• _WORK TO DO_
Edit the data below by replacing "red accent wall" with "red feature wall" wherever it occurs, and leave everything else unchanged.

(Spatial reasoning dataset excerpts)

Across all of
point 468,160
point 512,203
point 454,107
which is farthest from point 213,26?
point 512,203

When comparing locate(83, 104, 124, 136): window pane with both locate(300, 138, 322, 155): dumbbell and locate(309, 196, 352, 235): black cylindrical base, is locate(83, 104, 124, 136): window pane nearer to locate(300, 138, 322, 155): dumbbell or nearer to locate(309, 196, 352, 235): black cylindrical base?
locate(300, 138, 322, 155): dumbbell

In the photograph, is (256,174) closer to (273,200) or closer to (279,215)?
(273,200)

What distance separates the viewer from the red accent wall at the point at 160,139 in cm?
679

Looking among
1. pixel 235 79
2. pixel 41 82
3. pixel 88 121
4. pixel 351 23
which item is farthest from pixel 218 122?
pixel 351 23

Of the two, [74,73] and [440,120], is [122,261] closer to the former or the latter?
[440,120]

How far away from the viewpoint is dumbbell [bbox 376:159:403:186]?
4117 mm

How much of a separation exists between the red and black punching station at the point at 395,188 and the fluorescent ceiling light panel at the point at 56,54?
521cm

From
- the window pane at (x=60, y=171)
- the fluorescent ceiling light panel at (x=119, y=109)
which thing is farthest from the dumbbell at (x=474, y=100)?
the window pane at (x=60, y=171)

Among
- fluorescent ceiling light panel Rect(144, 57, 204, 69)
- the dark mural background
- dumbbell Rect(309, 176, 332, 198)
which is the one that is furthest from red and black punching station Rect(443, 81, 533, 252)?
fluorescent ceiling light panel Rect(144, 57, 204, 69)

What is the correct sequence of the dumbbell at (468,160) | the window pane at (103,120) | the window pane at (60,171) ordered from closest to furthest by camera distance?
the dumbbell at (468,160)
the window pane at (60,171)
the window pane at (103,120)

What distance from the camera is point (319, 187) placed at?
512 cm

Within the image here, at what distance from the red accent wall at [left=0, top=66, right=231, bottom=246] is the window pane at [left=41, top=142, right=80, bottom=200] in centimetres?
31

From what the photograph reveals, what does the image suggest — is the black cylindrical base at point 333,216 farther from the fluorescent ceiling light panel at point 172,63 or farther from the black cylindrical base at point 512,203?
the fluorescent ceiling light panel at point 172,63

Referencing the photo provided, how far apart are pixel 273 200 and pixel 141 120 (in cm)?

• _COMPLETE ANSWER_
Across all of
point 468,160
point 512,203
point 454,107
which is farthest from point 213,26?
point 512,203

When comparing locate(83, 104, 124, 136): window pane with both locate(300, 138, 322, 155): dumbbell and locate(309, 196, 352, 235): black cylindrical base, is locate(83, 104, 124, 136): window pane nearer to locate(300, 138, 322, 155): dumbbell or nearer to locate(309, 196, 352, 235): black cylindrical base?
locate(300, 138, 322, 155): dumbbell

In the photograph, is (256,174) closer to (273,200) or closer to (279,215)?
(273,200)

What distance separates the viewer from the red feature wall at the point at 160,139 in cm?
679

Looking among
1. pixel 235 79
2. pixel 41 82
3. pixel 88 121
4. pixel 351 23
which item is farthest from pixel 218 122?
pixel 351 23

Of the two, [74,73] and [440,120], is [122,261] closer to the former or the latter?
[440,120]

How far away from the viewpoint is dumbbell [bbox 376:159:403:186]?
4117 mm

How much of a separation exists between the red and black punching station at the point at 395,188 and the fluorescent ceiling light panel at the point at 56,54?
521cm

From
- the window pane at (x=60, y=171)
- the fluorescent ceiling light panel at (x=119, y=109)
which thing is farthest from the dumbbell at (x=474, y=100)?
the window pane at (x=60, y=171)

Among
- fluorescent ceiling light panel Rect(144, 57, 204, 69)
- the dark mural background
- dumbbell Rect(309, 176, 332, 198)
which is the one that is furthest from red and black punching station Rect(443, 81, 533, 252)?
fluorescent ceiling light panel Rect(144, 57, 204, 69)

What is the correct sequence of the dumbbell at (468,160) | the window pane at (103,120) | the window pane at (60,171) ordered from closest to furthest by camera distance?
the dumbbell at (468,160)
the window pane at (60,171)
the window pane at (103,120)

What distance from the camera is point (319, 187) placed at?
512 cm

Within the image here, at what distance from the red feature wall at [left=0, top=66, right=231, bottom=246] is the window pane at [left=41, top=142, right=80, bottom=200] in centimetres?
31

From what the photograph reveals, what does the image suggest — is the black cylindrical base at point 333,216 farther from the fluorescent ceiling light panel at point 172,63 or farther from the black cylindrical base at point 512,203?
the fluorescent ceiling light panel at point 172,63

Referencing the photo provided, how far apart are pixel 273 200 and pixel 141 120 (in cm)?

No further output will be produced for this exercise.